2. (2) Ryan Spooner, C, 7.5C
Drafted 2nd round, 45th overall, 2010

Deciding where to rank Spooner, Khokhlachev, and Pastrnak was no easy task, but ultimately Spooner has produced the most facing the highest level of competition. Spooner had limited success in the NHL producing 11 points in 23 games. The 22-year-old pivot is knocking on the doorstep of becoming a full-time NHL player.

In the AHL, Spooner was once again spectacular and Providence’s best offensive player. During the regular season he netted 46 points (11 goals, 35 assists) in 49 games, and in the playoffs he was over a point-per-game with 15 in only 12 games.

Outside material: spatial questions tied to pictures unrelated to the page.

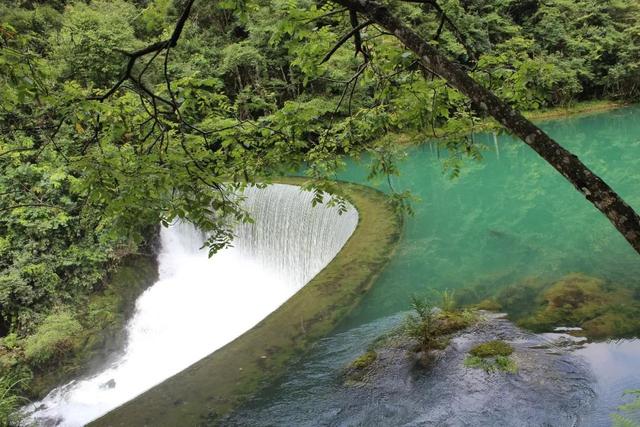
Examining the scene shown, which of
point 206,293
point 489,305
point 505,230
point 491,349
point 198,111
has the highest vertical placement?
point 198,111

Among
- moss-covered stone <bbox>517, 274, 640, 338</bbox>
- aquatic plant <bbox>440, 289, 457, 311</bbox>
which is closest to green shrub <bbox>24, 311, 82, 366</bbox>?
aquatic plant <bbox>440, 289, 457, 311</bbox>

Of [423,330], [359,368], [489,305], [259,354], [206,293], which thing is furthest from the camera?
[206,293]

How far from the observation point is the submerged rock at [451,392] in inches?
144

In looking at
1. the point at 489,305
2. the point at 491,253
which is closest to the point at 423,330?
the point at 489,305

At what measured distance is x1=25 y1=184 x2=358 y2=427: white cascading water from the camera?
657 centimetres

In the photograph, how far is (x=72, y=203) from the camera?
8648 millimetres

Reports have surfaced that the Bruins do not like Spooner on the wing and only at center, though, which could impede him from making the team right away this season, as the Bruins are deep down the middle with Patrice Bergeron, David Krejci, Carl Soderberg, Chris Kelly, and Greg Campbell. Kelly and Campbell are certainly expendable, though, so keep an eye on Bruins training camp this fall.

3. (3) Alexander Khokhlachev, C, 7.5C
Drafted 2nd round, 40th overall, 2011

Khokhlachev, like Spooner, is knocking on the door of grabbing an NHL roster spot and the Bruins salary cap situation could help. Khokhlachev is a center, but can play the wing, however he is a left-handed shot. The Bruins need a few right-handed shots in the lineup.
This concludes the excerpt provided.